──────── 本文 ────────
2024年6月27日(木)

曇り空だ。

  朝からピーチュピチュと鳴きたるは(ひよ)が似合いの相棒さがす

  このさきに(ひよ)の相棒うづくまるピーチュと鳴けばピーチュと応ず

  枝ごとに花の残滓を付けたままそのまま育つどこか汚れて

『論語』子罕九 孔子が言う。「鳳鳥至らず、河、図を出ださず。吾れ已んぬるかな。」
鳳凰は飛んでこないし、黄河からは図版も出てこない。私もおしまいだね。

  現実に鳳凰飛びこず黄河から図版もいでず我もをわりか

『正徹物語』175 寝起きなどに定家の歌を思い出してしまうと、物狂になる心地がする。屈折して巧緻な風体を詠むことでは、定家の歌ほどのものはない。こういう名人の歌は、詞の外にかげがそひて何となくうち詠ずるに哀れに覚ゆるなり。六百番歌合の「猪に寄する恋」という題で、このように詠んだ。
──────── 提供データ ────────
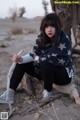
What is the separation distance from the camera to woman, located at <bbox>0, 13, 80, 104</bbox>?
────────
:: 課題 ::
本文から、「朝からピーチュピチュと鳴きたるは(ひよ)が似合いの相棒さがす」で始まり「いう題で、このように詠んだ。」までの部分を一字も変えずに書き写す。 答えには本文だけを用いる。

:: 課題の結果 ::
朝からピーチュピチュと鳴きたるは(ひよ)が似合いの相棒さがす

  このさきに(ひよ)の相棒うづくまるピーチュと鳴けばピーチュと応ず

  枝ごとに花の残滓を付けたままそのまま育つどこか汚れて

『論語』子罕九 孔子が言う。「鳳鳥至らず、河、図を出ださず。吾れ已んぬるかな。」
鳳凰は飛んでこないし、黄河からは図版も出てこない。私もおしまいだね。

  現実に鳳凰飛びこず黄河から図版もいでず我もをわりか

『正徹物語』175 寝起きなどに定家の歌を思い出してしまうと、物狂になる心地がする。屈折して巧緻な風体を詠むことでは、定家の歌ほどのものはない。こういう名人の歌は、詞の外にかげがそひて何となくうち詠ずるに哀れに覚ゆるなり。六百番歌合の「猪に寄する恋」という題で、このように詠んだ。